### Instructions for the task:
Please quote only the lines that start at the one with "What distance must" and go on to the last line of the data, both ends kept.

▬▬▬▬▬▬

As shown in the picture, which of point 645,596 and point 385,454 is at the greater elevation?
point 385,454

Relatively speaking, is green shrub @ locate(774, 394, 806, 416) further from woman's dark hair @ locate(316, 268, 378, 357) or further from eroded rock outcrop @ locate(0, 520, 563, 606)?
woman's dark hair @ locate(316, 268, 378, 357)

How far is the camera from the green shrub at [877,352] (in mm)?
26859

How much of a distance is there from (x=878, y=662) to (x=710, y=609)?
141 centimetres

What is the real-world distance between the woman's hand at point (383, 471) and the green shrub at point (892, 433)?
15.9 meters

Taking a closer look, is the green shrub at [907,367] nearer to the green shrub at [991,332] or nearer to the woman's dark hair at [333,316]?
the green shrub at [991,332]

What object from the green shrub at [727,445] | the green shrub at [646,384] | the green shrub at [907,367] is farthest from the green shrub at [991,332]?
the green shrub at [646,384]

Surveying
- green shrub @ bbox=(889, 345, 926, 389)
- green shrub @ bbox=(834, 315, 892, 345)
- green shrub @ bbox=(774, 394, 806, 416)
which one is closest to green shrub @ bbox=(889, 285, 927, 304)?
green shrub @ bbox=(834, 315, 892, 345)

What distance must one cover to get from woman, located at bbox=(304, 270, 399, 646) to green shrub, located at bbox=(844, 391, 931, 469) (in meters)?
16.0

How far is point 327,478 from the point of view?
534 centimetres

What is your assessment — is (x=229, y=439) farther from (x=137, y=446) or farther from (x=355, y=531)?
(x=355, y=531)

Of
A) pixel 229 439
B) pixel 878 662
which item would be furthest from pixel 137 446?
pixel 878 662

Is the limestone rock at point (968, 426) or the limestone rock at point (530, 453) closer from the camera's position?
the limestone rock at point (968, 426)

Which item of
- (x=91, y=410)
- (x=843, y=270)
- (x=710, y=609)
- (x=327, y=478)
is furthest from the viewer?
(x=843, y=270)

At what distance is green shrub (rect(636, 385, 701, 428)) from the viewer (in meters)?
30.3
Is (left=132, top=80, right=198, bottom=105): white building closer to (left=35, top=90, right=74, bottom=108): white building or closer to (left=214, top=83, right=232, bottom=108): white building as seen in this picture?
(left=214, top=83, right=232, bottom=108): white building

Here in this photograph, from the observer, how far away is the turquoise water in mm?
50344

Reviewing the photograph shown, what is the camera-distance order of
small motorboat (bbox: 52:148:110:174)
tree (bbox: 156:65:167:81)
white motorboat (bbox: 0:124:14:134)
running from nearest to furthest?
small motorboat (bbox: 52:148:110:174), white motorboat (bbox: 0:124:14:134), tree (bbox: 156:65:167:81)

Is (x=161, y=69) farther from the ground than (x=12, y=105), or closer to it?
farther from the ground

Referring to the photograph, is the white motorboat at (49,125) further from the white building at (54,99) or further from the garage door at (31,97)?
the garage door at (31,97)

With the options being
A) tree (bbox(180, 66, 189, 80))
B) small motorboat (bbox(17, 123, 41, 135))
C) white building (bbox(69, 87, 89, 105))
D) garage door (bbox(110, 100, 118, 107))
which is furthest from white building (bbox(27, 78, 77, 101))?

▬▬▬▬▬▬

### Task solution:
What distance must one cover to get from woman, located at bbox=(304, 270, 399, 646) to green shrub, located at bbox=(844, 391, 931, 469) (in meters)?
16.0

How far is point 327,478 from the point of view?
534 centimetres

What is your assessment — is (x=229, y=439) farther from (x=137, y=446) or farther from (x=355, y=531)?
(x=355, y=531)

Of
A) pixel 229 439
B) pixel 878 662
which item would be furthest from pixel 137 446?
pixel 878 662

Is the limestone rock at point (968, 426) or the limestone rock at point (530, 453) closer from the camera's position?
the limestone rock at point (968, 426)

Which item of
- (x=91, y=410)
- (x=843, y=270)
- (x=710, y=609)
- (x=327, y=478)
is furthest from the viewer?
(x=843, y=270)

At what distance is green shrub (rect(636, 385, 701, 428)) from the viewer (in meters)?
30.3
Is (left=132, top=80, right=198, bottom=105): white building closer to (left=35, top=90, right=74, bottom=108): white building or closer to (left=214, top=83, right=232, bottom=108): white building as seen in this picture?
(left=214, top=83, right=232, bottom=108): white building

Here in this photograph, from the observer, how far away is the turquoise water in mm?
50344

Reviewing the photograph shown, what is the camera-distance order of
small motorboat (bbox: 52:148:110:174)
tree (bbox: 156:65:167:81)
white motorboat (bbox: 0:124:14:134)
running from nearest to furthest?
small motorboat (bbox: 52:148:110:174), white motorboat (bbox: 0:124:14:134), tree (bbox: 156:65:167:81)

Is (x=161, y=69) farther from the ground than (x=12, y=105), or closer to it?
farther from the ground

Referring to the photograph, is the white motorboat at (49,125) further from the white building at (54,99) or further from the garage door at (31,97)?
the garage door at (31,97)

With the options being
A) tree (bbox(180, 66, 189, 80))
B) small motorboat (bbox(17, 123, 41, 135))
C) white building (bbox(69, 87, 89, 105))
D) garage door (bbox(110, 100, 118, 107))
which is furthest from white building (bbox(27, 78, 77, 101))?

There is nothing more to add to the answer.